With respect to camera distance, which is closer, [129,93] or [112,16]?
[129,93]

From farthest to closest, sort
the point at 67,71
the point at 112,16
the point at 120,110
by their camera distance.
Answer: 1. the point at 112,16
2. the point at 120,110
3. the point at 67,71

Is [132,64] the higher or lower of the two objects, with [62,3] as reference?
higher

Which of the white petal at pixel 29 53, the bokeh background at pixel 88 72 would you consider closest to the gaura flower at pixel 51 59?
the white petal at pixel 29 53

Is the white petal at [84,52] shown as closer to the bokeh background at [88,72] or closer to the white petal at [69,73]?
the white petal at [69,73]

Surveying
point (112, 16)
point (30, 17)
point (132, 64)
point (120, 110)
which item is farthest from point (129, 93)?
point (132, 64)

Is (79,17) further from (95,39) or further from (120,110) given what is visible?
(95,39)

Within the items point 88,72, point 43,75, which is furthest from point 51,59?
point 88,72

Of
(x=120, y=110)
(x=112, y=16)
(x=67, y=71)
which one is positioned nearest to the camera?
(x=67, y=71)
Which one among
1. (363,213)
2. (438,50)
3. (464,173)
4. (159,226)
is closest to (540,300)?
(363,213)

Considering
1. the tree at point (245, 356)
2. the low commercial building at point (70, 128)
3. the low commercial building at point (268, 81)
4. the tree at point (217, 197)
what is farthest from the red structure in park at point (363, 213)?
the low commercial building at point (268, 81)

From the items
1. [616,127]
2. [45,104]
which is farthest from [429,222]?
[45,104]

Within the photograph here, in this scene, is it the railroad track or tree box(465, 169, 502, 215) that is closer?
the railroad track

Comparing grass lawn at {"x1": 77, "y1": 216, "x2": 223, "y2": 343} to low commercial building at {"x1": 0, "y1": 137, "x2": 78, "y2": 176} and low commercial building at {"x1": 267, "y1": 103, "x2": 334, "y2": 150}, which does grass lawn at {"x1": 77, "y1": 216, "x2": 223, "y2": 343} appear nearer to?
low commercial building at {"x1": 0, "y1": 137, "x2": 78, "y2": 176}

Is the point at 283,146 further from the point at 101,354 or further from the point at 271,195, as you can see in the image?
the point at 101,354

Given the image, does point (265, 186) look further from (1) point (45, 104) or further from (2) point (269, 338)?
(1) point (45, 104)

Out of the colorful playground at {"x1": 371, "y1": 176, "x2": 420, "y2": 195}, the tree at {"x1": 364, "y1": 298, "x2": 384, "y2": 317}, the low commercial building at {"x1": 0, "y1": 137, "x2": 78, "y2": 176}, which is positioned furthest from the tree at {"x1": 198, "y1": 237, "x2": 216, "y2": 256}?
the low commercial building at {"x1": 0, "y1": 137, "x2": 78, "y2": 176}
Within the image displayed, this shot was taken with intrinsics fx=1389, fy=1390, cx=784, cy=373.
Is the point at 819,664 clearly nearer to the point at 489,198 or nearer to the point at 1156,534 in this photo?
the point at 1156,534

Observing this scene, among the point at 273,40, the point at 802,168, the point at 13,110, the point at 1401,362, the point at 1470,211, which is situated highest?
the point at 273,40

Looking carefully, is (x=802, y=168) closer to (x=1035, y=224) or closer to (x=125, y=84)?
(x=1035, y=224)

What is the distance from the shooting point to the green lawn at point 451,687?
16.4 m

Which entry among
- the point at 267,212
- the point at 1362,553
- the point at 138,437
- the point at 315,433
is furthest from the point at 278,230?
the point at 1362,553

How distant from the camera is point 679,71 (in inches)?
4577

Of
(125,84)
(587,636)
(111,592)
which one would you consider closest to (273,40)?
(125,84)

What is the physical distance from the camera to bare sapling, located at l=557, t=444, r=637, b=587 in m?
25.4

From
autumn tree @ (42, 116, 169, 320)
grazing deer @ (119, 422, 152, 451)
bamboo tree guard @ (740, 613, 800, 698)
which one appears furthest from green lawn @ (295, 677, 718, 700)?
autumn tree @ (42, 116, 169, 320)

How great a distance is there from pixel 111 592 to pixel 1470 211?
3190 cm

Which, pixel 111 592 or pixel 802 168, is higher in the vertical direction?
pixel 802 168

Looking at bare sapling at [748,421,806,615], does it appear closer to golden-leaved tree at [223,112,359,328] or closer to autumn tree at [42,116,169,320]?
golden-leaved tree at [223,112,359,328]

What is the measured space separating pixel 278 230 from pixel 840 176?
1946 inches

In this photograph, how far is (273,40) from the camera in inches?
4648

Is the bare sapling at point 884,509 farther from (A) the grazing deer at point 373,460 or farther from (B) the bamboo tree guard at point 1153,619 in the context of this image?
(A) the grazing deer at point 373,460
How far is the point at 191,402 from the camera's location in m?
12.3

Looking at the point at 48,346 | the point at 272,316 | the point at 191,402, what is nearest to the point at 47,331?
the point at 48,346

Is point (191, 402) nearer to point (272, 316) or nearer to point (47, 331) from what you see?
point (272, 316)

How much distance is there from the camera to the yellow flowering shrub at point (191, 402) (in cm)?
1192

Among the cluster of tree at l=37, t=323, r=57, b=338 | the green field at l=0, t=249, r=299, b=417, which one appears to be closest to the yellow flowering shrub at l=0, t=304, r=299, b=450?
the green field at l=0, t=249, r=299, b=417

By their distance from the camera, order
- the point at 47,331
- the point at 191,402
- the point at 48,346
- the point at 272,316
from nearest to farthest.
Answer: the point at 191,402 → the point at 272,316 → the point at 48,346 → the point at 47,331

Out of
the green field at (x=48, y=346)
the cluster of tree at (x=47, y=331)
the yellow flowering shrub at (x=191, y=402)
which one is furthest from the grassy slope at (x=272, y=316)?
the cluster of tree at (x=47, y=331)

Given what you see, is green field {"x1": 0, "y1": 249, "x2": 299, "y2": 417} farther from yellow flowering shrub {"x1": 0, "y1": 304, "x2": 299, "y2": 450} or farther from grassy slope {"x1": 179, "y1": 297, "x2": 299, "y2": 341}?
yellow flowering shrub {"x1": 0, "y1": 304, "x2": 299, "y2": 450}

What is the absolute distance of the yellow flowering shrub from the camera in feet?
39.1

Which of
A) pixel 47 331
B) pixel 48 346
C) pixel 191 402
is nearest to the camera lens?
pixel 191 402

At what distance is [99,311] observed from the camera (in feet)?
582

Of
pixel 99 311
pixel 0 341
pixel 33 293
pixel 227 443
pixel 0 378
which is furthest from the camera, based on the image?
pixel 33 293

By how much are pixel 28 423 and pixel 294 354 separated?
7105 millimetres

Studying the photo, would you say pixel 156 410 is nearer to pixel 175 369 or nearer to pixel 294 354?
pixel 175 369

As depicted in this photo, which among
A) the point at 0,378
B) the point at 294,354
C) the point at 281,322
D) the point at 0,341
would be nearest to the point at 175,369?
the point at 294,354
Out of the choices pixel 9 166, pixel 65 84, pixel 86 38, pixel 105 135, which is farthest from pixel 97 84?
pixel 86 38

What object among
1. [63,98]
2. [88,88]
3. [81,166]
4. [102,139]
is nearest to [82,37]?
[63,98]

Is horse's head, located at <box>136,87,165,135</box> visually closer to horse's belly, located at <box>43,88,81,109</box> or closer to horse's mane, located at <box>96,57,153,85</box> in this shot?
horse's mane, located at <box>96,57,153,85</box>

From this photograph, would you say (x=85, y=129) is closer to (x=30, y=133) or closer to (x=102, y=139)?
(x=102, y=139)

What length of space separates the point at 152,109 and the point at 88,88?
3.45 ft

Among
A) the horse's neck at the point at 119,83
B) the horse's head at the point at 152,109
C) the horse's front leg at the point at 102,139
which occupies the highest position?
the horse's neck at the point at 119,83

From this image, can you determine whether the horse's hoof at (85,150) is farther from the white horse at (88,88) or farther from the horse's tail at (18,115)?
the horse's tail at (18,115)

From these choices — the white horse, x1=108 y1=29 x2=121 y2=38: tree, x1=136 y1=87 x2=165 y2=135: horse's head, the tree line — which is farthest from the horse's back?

_Exercise brief_: Copy the records exactly, starting with the line that contains "At what distance" and going on through the last line of the records.

_Answer to this problem_:
At what distance is [99,311] observed from the camera (in feet)?
582

Of
pixel 99 311
pixel 0 341
pixel 33 293
pixel 227 443
pixel 0 378
which is furthest from the camera, based on the image?
pixel 33 293

By how much are pixel 28 423 and pixel 294 354 separated?
7105 millimetres

Studying the photo, would you say pixel 156 410 is nearer to pixel 175 369 or nearer to pixel 294 354?
pixel 175 369

As depicted in this photo, which among
A) the point at 0,378
B) the point at 294,354
C) the point at 281,322
D) the point at 0,341
would be nearest to the point at 175,369?
the point at 294,354
Out of the choices pixel 9 166, pixel 65 84, pixel 86 38, pixel 105 135, which is farthest from pixel 97 84?
pixel 86 38

What object among
1. [63,98]
2. [88,88]
3. [81,166]
4. [102,139]
is nearest to [82,37]?
[63,98]

Is horse's head, located at <box>136,87,165,135</box> visually closer to horse's belly, located at <box>43,88,81,109</box> or closer to horse's mane, located at <box>96,57,153,85</box> in this shot?
horse's mane, located at <box>96,57,153,85</box>

From this photograph, would you say (x=85, y=129) is closer to (x=30, y=133) or closer to (x=102, y=139)?
(x=102, y=139)

What length of space separates the point at 152,109 and the point at 88,88?
3.45 ft

Among
A) the horse's neck at the point at 119,83
B) the horse's head at the point at 152,109
C) the horse's front leg at the point at 102,139
which occupies the highest position?
the horse's neck at the point at 119,83

From this image, can you determine whether the horse's hoof at (85,150) is farther from the white horse at (88,88) or farther from the horse's tail at (18,115)?
the horse's tail at (18,115)

From these choices — the white horse, x1=108 y1=29 x2=121 y2=38: tree, x1=136 y1=87 x2=165 y2=135: horse's head, the tree line — which is farthest from the horse's back?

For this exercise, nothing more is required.